As an advocate for chaplaincy and stakeholder with my state provider (which, by the way, was formative in crafting the guidelines that made the whole thing workable before and after the complication of government funding), I find sense in the view expressed here: No government funds, please: we’re Christians! – ABC Religion & Ethics – Blog.
I expressed similar views at the time. I work with what we have now. Hang on to your hats, we’re in for an interesting ride!
One thought on “No government funds, please: we’re Christians! – ABC Religion & Ethics – Blog”
I like the description of the Secularist and Exceptionalist extremes, but I would argue in favour of government funding from a position that perhaps sits between the two extremes.
It is precisely on the opposite basis than exceptionalism that I would argue in favour of government funding. As a community-based organisation that is providing a valued service, the denial of funding on the basis that the organisation has a religious background is the grossest form of discrimination.
I accept that government funding for purposes that involve the promulgation of a particular religion is problematic.
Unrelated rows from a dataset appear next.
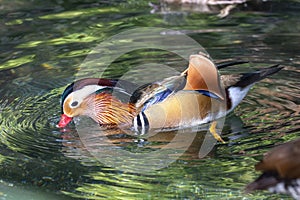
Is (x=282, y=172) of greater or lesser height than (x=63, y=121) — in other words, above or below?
above

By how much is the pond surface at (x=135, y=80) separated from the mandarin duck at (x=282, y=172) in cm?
38

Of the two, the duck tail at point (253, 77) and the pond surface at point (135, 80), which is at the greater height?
the duck tail at point (253, 77)

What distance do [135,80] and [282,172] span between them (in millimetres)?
2571

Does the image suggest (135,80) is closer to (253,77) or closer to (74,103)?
(74,103)

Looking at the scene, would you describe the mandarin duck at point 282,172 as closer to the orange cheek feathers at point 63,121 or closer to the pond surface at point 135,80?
the pond surface at point 135,80

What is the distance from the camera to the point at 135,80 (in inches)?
244

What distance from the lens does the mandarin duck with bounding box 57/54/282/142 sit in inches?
211

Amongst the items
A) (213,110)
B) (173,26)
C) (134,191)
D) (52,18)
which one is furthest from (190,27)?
(134,191)

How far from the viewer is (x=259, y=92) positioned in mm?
5887

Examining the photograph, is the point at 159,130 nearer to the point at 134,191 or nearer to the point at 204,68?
the point at 204,68

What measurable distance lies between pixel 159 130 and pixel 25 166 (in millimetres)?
1096

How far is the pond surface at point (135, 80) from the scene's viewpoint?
449 centimetres

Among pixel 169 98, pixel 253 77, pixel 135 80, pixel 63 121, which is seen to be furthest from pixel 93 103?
pixel 253 77

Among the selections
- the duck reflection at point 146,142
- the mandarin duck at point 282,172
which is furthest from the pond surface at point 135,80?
the mandarin duck at point 282,172
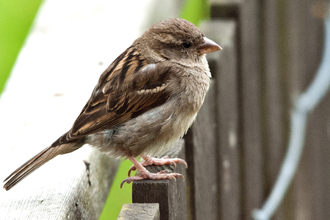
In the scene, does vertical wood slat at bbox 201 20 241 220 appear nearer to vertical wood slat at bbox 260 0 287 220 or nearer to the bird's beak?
the bird's beak

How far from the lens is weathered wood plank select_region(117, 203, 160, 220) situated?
3.74ft

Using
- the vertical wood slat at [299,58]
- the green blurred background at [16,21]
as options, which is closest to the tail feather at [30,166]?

In the case of the NSCP the Code of Conduct sought to make it very clear to all Providers in the public sector that this funding was not to be used for that purpose.
The recent funding of ACCESS Ministries by the State Government for their CRE Program and the absence of similar funding for the non-Christian SRE providers steps over that line.
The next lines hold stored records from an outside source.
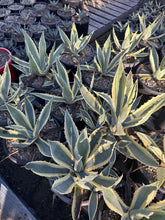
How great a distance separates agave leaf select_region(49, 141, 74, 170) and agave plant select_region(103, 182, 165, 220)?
0.21 m

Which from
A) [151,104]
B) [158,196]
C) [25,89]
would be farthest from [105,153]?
[25,89]

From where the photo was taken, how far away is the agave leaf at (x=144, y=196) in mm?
712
In the particular case of the NSCP I share concern about the political sub-text of the proposal to fund school chaplaincy, both as an inducement to Christian voters and as an entry point in the ongoing challenge of the Commonwealth to take over State Educational responsibilities.
If government funding ceased to all faith-based community organisation on the basis that they were religious, enormous gaps would be created in our welfare and community sector that could not be met by others. Neither could churches, out of their own resources, meet the demand from the community if they chose to deliver what services they could fund themselves.